Advertisement

Rapist Sentenced to 65-Year Term for Assaults on 17 Victims

Share
Times Staff Writer

Unswayed by expressions of remorse from a 28-year-old man whom police dubbed the “security building rapist,” a Los Angeles Superior Court judge Friday sentenced him to 65 years in prison, calling him “a walking time bomb” who should never be returned to society.

“These are not ordinary rapes,” Judge Robert T. Altman said in sentencing Ronald Nelson Melvin. “They’re rapes of children, they are serial rapes, they are rapes under the very cruelest of circumstances.”

Melvin pleaded guilty April 21 to 29 counts, including rape, kidnaping and child molestation, involving 17 victims who lived in mid-Wilshire-area apartment buildings with buzzer systems. The victims were between 10 and 17 years old, except for one 8-year-old and two women in their 20s.

Advertisement

According to testimony at Friday’s sentencing hearing, Melvin apparently led a double life for 19 months, beginning in August, 1984.

Stalking Victims

Melvin the rapist was stalking young victims, slipping into their apartment buildings behind them and forcing them, usually at knifepoint, into secluded areas so he could assault them.
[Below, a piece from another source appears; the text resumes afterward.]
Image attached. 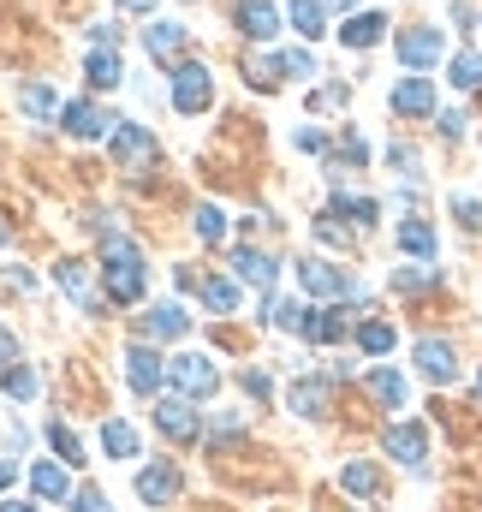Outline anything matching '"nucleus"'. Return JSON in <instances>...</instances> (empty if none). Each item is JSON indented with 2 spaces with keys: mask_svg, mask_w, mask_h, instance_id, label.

The other Melvin was an active member of Alcoholics Anonymous, who had a kicked a drinking habit that began when he was 12 and went out of his way to help both friends and strangers benefit from his experience. This Melvin was trained as a plumber’s assistant.

“I’ve always found him to be a very helpful and good person,” said a 30-year-old woman who met Melvin through AA three years ago. “. . . I don’t know this person that you’re talking about.”

Taking the stand, the soft-spoken Melvin told Altman he was eager to get help.

“I feel real bad about what I’ve done,” he said. “While I was doing it, I felt bad about it.”

Asserting that he had been “living in a nightmare” because of his compulsive sexual urges, Melvin said, “Given a chance I can be helped . . . because I want to be.”

Advertisement

The judge said he felt sympathy for anyone with a background like Melvin’s. According to the probation report, Melvin was raised mainly by a grandmother. His parents were alcoholics who died of liver disease, and he himself was sexually abused by older boys until he was old enough to fight them off.

Altman, however, said he was troubled by the fact that Melvin had not sought treatment before his arrest. Moreover, the judge said, in taking issue with a psychologist and a psychiatrist who testified for the defense, “I’m not at all satisfied that he can be changed by any type of treatment.”

Responding angrily to Melvin’s testimony, Deputy Dist. Atty. Keith Schwartz, who prosecuted the case, repeatedly called him a “monster” who terrorized an entire community for nearly two years and was “not entitled to one ounce of sympathy.”

Schwartz pointed out that the rapes were committed while Melvin was on parole after serving six years in a New York prison for manslaughter.

The prosecutor said Melvin might be eligible for release in 32 1/2 years.